Immatricolazioni auto: calano i diesel, crescono le elettriche

Torna in leggera flessione il mercato dell’auto a maggio che, secondo quanto diffuso dal Ministero delle Infrastrutture e dei Trasporti ha totalizzato 199.113 auto vendute, in calo del 2,8% rispetto a maggio 2017 che, dopo ben 9 anni, era riuscito a tornare sopra la soglia delle 200.000 vetture immatricolate nello stesso mese di maggio (esattamente 204.807, non succedeva dal 2008).

I temi politici e lo scenario che si è delineato in questi giorni non giovano certamente alla fiducia degli italiani e lasciano un quadro pieno di incertezze.

“L’UNRAE – afferma Michele Crisci, Presidente dell’UNRAE, l’Associazione delle Case automobilistiche estere – attende fiduciosamente che sia presto operativo il Governo che si è appena insediato, perché la gestione della transizione verso la mobilità del futuro ha bisogno urgente di essere accompagnata e guidata e l’UNRAE è pronta a svolgere il suo ruolo di stimolo e supporto alle Istituzioni”.

“E’ quanto mai urgente – continua il Presidente – un processo virtuoso che consenta all’Italia di raggiungere gli obiettivi fissati dalle normative europee, attraverso misure efficaci da un lato di svecchiamento e rinnovo del parco e dall’altro di realizzazione delle necessarie infrastrutture. Ciò favorirebbe la messa in circolazione di veicoli a minore impatto ambientale, quali i veicoli di ultima generazione, nuovi o usati recenti (Euro 5 e Euro 6), caratterizzati da ottime performance emissive, che le Case automobilistiche sono già in grado di offrire, sulla base del principio della neutralità tecnologica, assicurando una mobilità più moderna sia dal punto di vista ambientale, della sicurezza ed economicamente sostenibile per gli automobilisti”.

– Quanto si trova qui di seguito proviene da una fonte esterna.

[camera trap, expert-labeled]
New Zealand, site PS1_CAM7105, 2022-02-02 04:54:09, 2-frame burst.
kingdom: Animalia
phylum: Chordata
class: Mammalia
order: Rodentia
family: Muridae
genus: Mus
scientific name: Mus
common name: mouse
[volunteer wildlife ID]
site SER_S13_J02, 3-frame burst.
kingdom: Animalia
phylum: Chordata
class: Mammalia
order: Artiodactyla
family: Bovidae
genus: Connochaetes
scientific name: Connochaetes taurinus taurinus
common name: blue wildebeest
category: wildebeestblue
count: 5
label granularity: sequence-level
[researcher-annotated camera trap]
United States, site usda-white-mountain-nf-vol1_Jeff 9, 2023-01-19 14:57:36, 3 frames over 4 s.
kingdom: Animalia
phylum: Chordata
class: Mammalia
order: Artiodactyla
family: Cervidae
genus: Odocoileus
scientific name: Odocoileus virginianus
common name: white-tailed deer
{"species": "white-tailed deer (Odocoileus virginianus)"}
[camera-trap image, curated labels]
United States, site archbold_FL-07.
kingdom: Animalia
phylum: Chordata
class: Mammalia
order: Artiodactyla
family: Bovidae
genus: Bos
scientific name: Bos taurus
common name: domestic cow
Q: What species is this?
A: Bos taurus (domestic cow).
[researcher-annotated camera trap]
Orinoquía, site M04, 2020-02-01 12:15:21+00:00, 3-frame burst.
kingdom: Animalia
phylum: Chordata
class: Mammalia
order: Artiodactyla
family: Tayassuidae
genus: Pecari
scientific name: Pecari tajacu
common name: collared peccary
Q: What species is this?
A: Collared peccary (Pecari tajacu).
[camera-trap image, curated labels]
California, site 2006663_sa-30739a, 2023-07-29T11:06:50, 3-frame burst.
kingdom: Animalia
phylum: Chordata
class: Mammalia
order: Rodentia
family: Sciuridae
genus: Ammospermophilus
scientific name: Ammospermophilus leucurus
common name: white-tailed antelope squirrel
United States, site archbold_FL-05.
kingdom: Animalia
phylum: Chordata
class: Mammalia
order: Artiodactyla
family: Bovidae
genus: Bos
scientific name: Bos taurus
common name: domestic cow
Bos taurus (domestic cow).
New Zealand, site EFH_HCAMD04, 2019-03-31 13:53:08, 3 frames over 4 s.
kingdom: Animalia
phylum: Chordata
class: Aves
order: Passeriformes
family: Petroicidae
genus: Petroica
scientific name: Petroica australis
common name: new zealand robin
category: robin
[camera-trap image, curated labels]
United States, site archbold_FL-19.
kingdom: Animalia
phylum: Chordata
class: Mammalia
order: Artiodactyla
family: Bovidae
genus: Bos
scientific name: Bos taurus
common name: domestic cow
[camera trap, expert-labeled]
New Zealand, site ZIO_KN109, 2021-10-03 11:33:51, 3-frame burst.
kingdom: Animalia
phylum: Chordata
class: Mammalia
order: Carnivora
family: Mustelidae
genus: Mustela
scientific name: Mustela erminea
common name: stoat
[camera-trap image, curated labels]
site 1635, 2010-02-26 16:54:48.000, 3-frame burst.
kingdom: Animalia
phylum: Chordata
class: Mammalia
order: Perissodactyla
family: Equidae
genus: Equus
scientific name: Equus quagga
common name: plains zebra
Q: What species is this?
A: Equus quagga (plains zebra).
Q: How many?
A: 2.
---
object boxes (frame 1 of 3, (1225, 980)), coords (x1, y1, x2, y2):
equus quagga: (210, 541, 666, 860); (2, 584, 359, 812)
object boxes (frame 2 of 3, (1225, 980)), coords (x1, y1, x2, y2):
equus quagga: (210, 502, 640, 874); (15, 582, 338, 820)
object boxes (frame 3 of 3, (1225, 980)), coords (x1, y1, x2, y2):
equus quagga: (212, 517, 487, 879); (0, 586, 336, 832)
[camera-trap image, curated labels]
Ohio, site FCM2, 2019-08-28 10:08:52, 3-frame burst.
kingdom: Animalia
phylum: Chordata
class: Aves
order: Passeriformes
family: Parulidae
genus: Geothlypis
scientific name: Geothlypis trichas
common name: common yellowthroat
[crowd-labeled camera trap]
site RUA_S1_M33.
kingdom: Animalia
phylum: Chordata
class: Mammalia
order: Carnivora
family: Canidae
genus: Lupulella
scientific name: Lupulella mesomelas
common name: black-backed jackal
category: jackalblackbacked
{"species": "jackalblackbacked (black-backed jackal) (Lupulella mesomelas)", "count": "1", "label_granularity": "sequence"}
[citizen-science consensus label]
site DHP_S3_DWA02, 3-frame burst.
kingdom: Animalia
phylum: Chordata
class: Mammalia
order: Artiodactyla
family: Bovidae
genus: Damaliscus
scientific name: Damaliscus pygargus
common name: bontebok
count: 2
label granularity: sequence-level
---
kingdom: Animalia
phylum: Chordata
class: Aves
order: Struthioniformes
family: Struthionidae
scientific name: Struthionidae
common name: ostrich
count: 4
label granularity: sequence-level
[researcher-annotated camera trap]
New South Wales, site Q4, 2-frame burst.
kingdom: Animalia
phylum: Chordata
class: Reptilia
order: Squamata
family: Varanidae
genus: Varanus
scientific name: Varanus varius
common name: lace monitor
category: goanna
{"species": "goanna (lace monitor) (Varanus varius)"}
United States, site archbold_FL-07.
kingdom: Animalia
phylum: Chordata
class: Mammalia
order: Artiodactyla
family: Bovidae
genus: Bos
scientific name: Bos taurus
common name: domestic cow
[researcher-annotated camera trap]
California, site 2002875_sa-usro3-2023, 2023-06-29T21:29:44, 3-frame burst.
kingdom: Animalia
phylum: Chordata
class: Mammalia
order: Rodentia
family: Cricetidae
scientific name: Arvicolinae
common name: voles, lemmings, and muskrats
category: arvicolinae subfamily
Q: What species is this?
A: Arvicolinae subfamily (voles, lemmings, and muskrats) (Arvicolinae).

Sul fronte delle alimentazioni, forte calo in maggio per il diesel che segna un -10,1%, con una quota che scende di oltre 4 punti, fermandosi al 51,7% del mercato.

Nel cumulato la flessione è del 4,2%, attestandosi su una rappresentatività del 54,1%. L’altra motorizzazione in calo è il Gpl (-3,5% nel mese e -3,7% in gennaio-maggio), che mantiene stabile la sua quota.

In crescita la benzina (+3,1%), che sale al 35,2% in maggio, aumentano le ibride del 12,3% (al 3,9% di quota), raddoppiano i volumi delle vetture a metano (2,8% del totale) e crescono di quasi il 300% le vetture elettriche.

Flettono in maggio tutti i segmenti in cui è scomposto il mercato, ad eccezione del segmento C (+2,2%, rappresentando più di 1/3 del mercato) e dell’alto di gamma (+9,9%). In forte calo a doppia cifra la gran parte delle carrozzerie, mentre crescono notevolmente i crossover (+31,8%) e i fuoristrada (+20,1%); in attivo anche le monovolume grandi e i coupè.